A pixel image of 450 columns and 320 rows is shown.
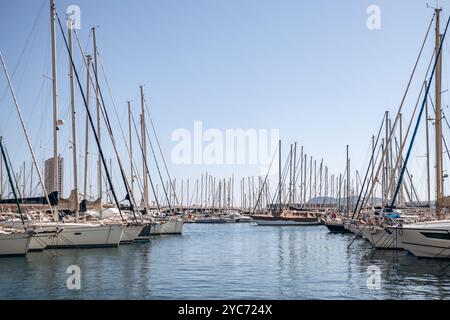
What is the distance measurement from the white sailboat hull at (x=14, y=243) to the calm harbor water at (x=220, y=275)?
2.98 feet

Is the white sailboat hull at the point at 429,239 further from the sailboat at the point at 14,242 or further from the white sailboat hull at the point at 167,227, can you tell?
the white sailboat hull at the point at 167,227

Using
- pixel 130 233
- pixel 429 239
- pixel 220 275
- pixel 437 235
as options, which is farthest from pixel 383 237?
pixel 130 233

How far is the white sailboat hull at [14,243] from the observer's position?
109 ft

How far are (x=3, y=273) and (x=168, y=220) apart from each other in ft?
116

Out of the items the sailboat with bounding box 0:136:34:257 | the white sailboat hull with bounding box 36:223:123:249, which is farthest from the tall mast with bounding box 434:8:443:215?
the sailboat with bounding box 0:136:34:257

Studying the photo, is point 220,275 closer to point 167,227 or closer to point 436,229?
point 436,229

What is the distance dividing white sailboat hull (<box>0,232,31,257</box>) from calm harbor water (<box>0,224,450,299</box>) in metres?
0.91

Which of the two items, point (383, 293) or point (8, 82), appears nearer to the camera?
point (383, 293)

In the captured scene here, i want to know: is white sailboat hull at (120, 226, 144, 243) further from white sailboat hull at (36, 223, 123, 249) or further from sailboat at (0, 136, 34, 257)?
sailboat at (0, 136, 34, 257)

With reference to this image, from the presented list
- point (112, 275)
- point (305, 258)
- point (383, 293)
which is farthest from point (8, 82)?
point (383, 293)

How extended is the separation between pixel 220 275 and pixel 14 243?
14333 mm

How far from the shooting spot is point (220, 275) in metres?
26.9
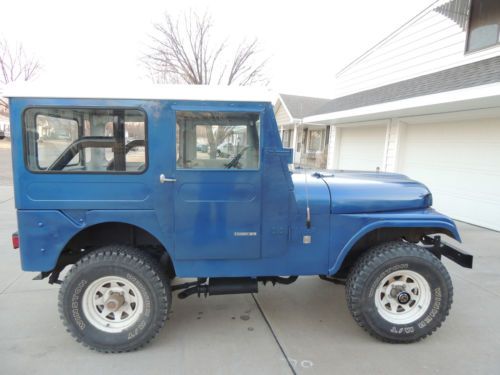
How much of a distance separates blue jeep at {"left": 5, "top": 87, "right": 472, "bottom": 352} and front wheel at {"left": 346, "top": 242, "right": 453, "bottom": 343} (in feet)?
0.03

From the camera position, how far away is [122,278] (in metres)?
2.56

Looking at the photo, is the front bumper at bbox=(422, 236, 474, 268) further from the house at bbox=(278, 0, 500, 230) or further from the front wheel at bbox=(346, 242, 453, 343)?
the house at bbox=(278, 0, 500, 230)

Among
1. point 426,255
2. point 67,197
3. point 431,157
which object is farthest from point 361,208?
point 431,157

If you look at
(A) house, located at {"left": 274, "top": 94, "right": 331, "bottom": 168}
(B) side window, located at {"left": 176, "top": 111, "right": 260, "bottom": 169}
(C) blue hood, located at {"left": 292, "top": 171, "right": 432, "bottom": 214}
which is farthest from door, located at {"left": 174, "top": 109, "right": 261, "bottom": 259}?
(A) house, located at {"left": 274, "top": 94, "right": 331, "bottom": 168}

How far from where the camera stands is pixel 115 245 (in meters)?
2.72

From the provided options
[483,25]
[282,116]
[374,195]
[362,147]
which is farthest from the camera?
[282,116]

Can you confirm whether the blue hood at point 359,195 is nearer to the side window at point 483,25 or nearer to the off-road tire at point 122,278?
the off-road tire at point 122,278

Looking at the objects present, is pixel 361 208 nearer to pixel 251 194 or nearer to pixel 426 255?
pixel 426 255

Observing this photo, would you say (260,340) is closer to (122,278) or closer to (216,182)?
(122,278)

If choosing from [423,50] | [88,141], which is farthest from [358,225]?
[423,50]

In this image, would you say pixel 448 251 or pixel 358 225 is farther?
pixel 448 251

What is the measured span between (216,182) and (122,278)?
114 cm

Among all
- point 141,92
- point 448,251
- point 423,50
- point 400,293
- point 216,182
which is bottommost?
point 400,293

- - -

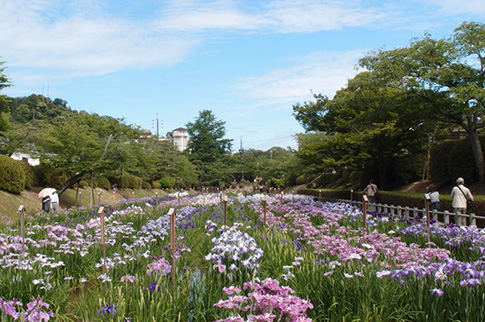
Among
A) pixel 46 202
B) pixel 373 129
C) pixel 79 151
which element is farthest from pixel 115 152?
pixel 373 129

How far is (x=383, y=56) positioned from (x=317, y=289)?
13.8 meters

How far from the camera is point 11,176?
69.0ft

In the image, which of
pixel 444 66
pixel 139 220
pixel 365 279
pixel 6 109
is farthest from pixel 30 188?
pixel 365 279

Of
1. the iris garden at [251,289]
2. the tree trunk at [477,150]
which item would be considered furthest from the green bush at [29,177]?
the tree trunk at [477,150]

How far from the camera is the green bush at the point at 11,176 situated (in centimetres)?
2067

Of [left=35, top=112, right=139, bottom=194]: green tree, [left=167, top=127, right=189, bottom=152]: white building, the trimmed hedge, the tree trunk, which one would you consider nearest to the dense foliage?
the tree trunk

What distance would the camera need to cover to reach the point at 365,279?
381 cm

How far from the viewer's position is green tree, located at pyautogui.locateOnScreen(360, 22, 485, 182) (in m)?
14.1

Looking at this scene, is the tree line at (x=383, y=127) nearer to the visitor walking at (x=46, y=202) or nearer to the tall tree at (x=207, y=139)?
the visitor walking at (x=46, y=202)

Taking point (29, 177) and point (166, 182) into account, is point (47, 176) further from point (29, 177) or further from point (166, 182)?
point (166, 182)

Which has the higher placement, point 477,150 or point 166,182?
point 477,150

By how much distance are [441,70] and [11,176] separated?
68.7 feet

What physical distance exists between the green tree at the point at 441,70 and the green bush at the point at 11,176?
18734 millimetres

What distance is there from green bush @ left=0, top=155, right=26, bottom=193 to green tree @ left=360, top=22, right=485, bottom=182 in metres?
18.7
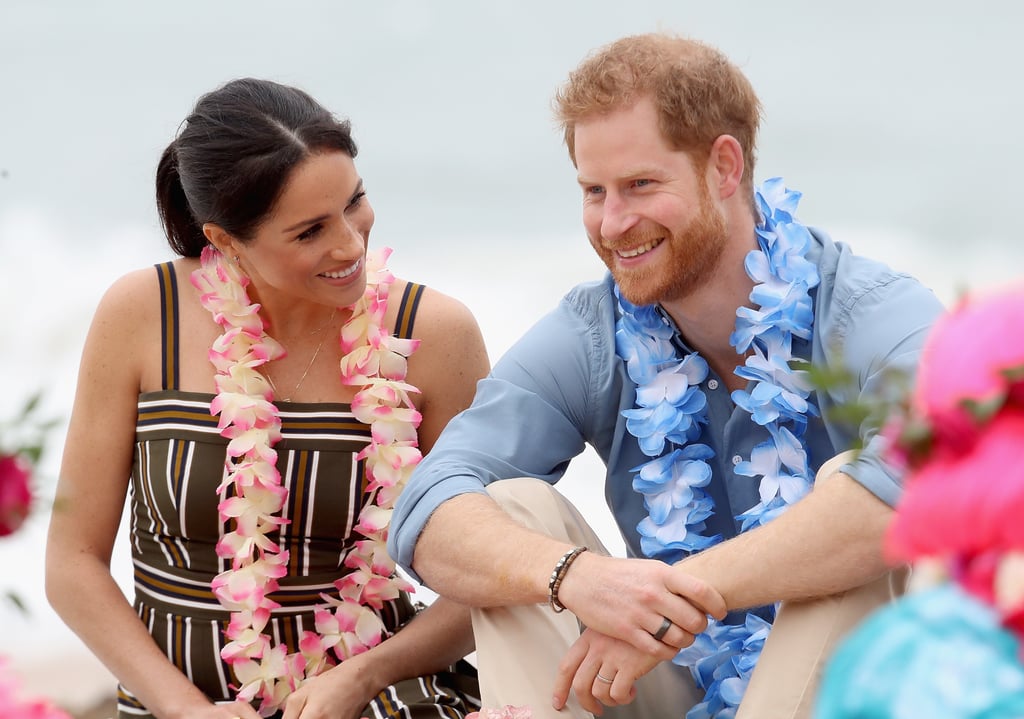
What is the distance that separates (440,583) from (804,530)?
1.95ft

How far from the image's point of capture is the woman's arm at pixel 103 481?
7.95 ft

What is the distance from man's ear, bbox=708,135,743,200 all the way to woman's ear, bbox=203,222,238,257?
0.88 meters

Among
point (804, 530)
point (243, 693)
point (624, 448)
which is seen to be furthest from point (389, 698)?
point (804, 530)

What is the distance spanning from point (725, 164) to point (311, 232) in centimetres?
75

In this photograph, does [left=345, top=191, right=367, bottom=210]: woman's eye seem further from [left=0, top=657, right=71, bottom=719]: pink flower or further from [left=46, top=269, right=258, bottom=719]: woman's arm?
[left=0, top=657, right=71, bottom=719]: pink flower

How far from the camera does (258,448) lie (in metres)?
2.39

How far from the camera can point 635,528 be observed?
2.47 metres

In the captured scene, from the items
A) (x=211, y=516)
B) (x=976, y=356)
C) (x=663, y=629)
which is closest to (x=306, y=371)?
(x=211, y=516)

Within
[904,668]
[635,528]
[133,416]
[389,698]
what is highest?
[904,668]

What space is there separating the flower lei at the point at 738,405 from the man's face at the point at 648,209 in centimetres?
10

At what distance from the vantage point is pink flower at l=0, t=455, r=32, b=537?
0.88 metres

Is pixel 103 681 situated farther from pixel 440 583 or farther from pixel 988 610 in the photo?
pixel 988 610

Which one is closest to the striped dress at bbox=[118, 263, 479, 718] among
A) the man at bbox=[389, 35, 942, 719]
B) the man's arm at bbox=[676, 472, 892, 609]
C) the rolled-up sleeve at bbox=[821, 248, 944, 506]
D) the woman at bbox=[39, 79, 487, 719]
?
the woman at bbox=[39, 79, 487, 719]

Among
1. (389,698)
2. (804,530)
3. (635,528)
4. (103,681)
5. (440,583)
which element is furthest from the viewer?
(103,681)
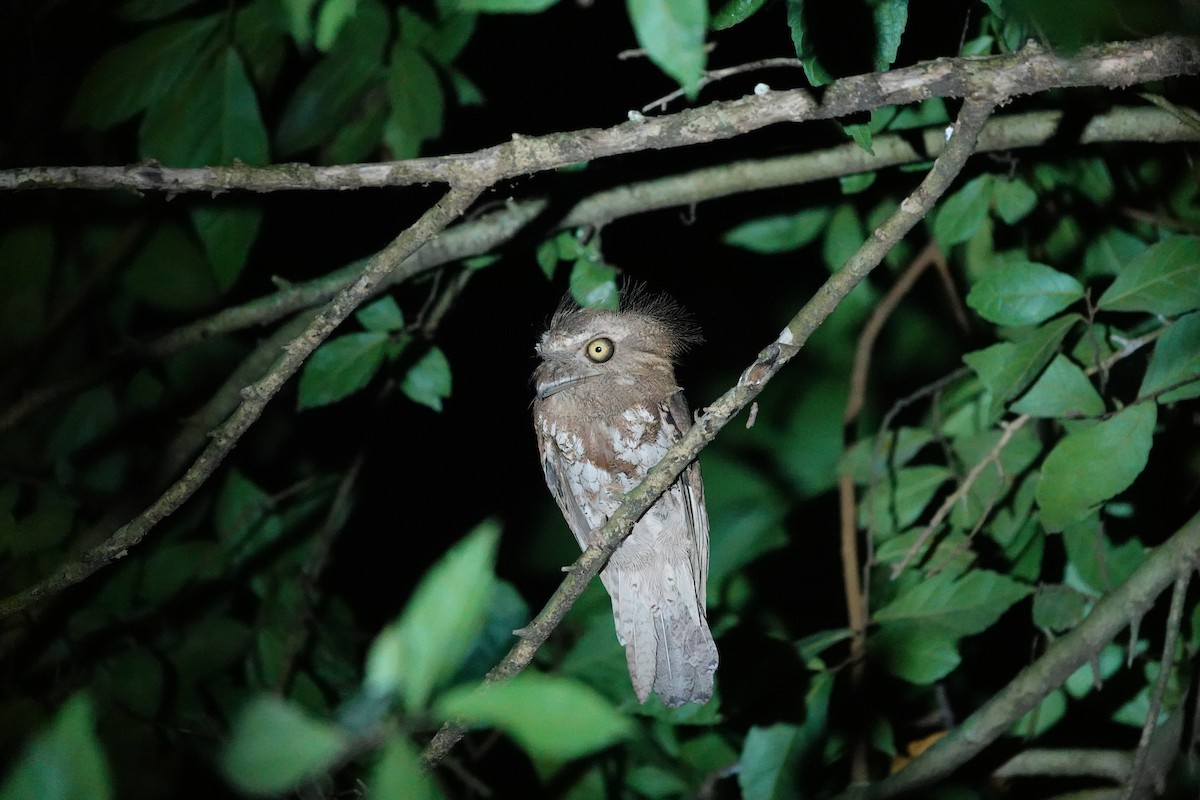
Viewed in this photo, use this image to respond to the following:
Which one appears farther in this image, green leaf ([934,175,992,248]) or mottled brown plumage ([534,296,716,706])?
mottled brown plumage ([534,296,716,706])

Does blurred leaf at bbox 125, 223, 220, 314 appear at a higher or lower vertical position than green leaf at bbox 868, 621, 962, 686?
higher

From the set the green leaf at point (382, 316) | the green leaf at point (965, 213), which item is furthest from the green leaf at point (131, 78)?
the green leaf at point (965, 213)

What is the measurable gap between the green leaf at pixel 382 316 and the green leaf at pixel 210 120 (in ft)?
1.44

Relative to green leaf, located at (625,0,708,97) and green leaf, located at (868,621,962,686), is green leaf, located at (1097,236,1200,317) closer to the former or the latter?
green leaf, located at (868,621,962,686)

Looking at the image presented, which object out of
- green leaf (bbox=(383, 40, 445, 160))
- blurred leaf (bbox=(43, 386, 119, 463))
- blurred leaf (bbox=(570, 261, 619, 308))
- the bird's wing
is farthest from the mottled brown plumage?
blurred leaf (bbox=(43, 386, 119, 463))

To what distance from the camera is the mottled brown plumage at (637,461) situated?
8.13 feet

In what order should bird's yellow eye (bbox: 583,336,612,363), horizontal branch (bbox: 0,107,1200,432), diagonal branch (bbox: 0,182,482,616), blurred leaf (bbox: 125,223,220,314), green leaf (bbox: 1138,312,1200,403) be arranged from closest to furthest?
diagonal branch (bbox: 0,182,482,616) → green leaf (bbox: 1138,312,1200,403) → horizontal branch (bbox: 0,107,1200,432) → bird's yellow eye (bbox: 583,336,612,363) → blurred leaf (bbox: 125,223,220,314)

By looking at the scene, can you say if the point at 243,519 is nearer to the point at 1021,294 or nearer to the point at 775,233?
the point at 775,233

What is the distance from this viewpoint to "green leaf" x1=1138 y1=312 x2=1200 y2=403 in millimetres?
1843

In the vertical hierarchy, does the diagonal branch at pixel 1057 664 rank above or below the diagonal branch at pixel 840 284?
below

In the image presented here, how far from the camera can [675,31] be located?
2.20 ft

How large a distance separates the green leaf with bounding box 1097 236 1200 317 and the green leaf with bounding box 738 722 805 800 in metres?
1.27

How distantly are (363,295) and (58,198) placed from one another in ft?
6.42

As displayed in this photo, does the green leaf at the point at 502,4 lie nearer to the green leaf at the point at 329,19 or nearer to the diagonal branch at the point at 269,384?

- - -

# [EXERCISE BRIEF]
Gather every line above that contains the word "presented" and copy each of those lines out in full.

# [ANSWER TO THE TASK]
With reference to this image, from the presented list
Looking at the image presented, which object out of
In the image presented here, how far from the camera can [675,31] be located?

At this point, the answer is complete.